Qué se pide:
Prolonga la entrevista sobre la corrupción del franquismo y la Transición a partir de su última pregunta.

Fragmento del documento:
P.– Pues la pregunta es obligada: ¿cómo posibilitó la Transición esa continuidad entre la corrupción del franquismo y la corrupción del régimen del 78?
R.– Nuestro sistema político prorrogó la corrupción del franquismo porque las prácticas corruptas de la dictadura no se intentaron erradicar y se asumieron como un mal aprovechable. Aquello, que fue así por las propias dinámicas de la Transición –que impidieron atacar frontalmente la corrupción del franquismo–, podría haberse cortado en los primeros años de democracia pero tampoco se cortó, porque la corrupción de la dictadura generó una triple funcionalidad. Una primera funcionalidad fue que sirvió para financiar a los principales partidos: hubo un aprovechamiento de las estructuras corruptas anteriores porque permitieron financiar a los principales partidos, convirtiéndolos en organizaciones absolutamente sobredimensionadas pero muy poderosas y con grandes maquinarias burocráticas; una segunda funcionalidad fue que enriqueció a muchísimos cargos políticos, lo cual fue otro incentivo importante para mantener esas situaciones, y una tercera funcionalidad fue que permitió la actividad ventajista de determinados sectores empresariales que siguieron quedándose las grandes contratas de obra pública en adjudicaciones amañadas. Esas tres funcionalidades son lo que explica la persistencia del problema y que no se abordaran reformas estructurales para erradicar la corrupción en los primeros años de democracia.
P.– Hablando de esas grandes contratas de obra pública y de esas adjudicaciones amañadas, en el libro recuerdas que a principios de los años noventa –es decir bien entrado el régimen del 78–, el entonces ministro de Obras Públicas, Josep Borrell, reunió en su despacho a los máximos representantes de las principales constructoras de España –Construcciones y Contratas, Ferrovial, Cubiertas y MZOV, Dragados y Construcciones, Agroman, Entrecanales…– para pedirles que dejaran de pagar a políticos comisiones para obtener esas contratas de obra pública…
R.– Sí.
P.– Y en el libro recuerdas también que, al día siguiente de aquella reunión, el entonces presidente de la patronal CEOE, José María Cuevas, reconoció en el diario ‘ABC’ que –según las informaciones que le proporcionaban esos empresarios de la construcción e incluso de otros sectores que contrataban con las Administraciones Públicas– el pago de esas comisiones era una práctica habitual y casi generalizada, pero aseguraba que no eran los empresarios quienes las ofrecían, sino los políticos quienes las reclamaban. Al hilo de esto, ¿no crees que, cuando se habla de la corrupción, se habla mucho de los corruptos –políticos– y muy poco de los corruptores –empresarios–?

Sección de datos:
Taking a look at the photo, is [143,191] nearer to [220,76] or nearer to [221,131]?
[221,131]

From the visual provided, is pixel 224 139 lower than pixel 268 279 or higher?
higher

Resultado del ejercicio:
R.– En los hechos probados de las sentencias y en los estudios realizados por la Unión Europea sobre comportamiento empresarial en España se confirman dinámicas estructurales de corrupción en el ámbito empresarial, obviamente con la complicidad de muchos políticos. Hay otros datos que lo corroboran, como precisamente esa reunión de Borrell con los principales empresarios de la construcción y esa confirmación por parte de la propia CEOE de que esas prácticas eran completamente habituales. Sabemos que anteriormente, con la dictadura, eso también pasaba, pero es muy cierto que el principal foco se ha puesto en los políticos, que en última instancia son los que tienen la última decisión pero es verdad que si ningún empresario entrara en el juego, la corrupción no sería posible. Digamos que hay una culpa compartida, y si vemos los hechos probados de las principales sentencias por corrupción en España, veremos cómo ahí están gran parte de las principales empresas de España.
P.– En España, el tráfico de influencias no fue delito hasta los noventa, y la financiación ilegal de los partidos no se incorporó al Código Penal hasta 2015, es decir hasta hace menos de diez años. ¿Esto tiene parangón en los Estados del entorno o es otra particularidad de España, precisamente por esa herencia del franquismo de la que hablas?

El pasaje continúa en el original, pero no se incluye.